● **Brief**
Begin at the line containing "Used Kia Sorento" and restate it and each line after it exactly, up to and including the last line below. Leave pictures out.

(Stored entries)
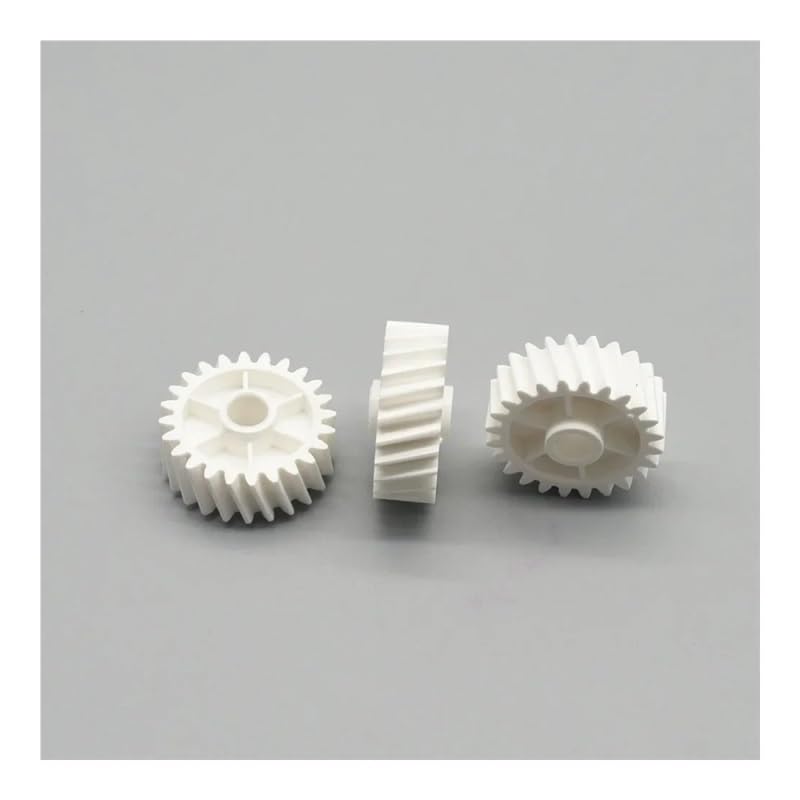 Engranaje impulsor del fusor C224E de 24T para Bizhub C224 a C754, pack de 10 unidades 5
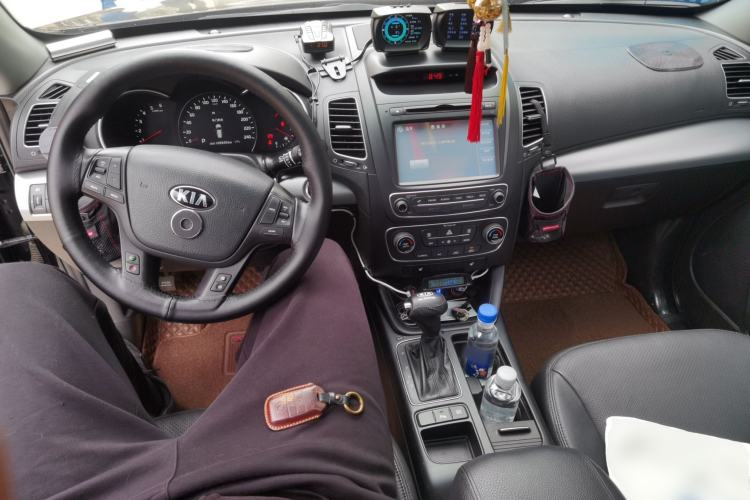 Used Kia Sorento 2013 2.2T 5-Seater Diesel Luxury Edition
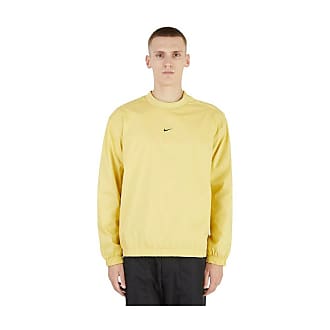 nike yellow jumper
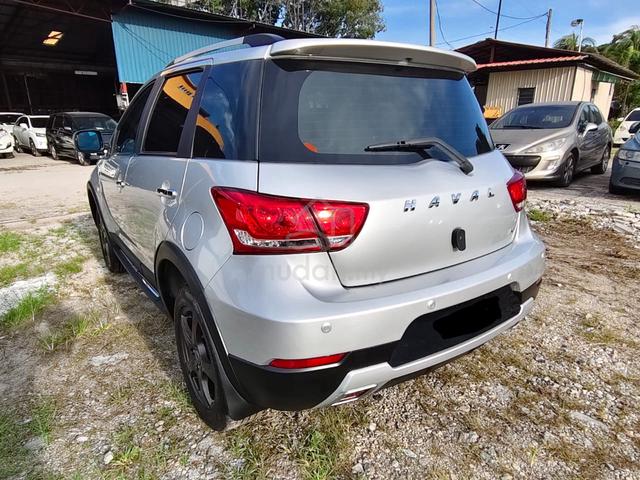 2018 CASH OTR Haval H1 1.5 (A) VIOS ENGINE 1 OWNER - 4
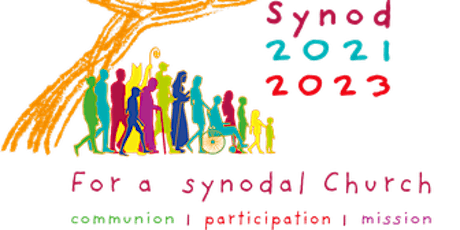 Synodal Listening Session In Person April 29 @ 2 PM primary image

● **Exercise result**
 Used Kia Sorento 2013 2.2T 5-Seater Diesel Luxury Edition
 nike yellow jumper
 2018 CASH OTR Haval H1 1.5 (A) VIOS ENGINE 1 OWNER - 4
 Synodal Listening Session In Person April 29 @ 2 PM primary image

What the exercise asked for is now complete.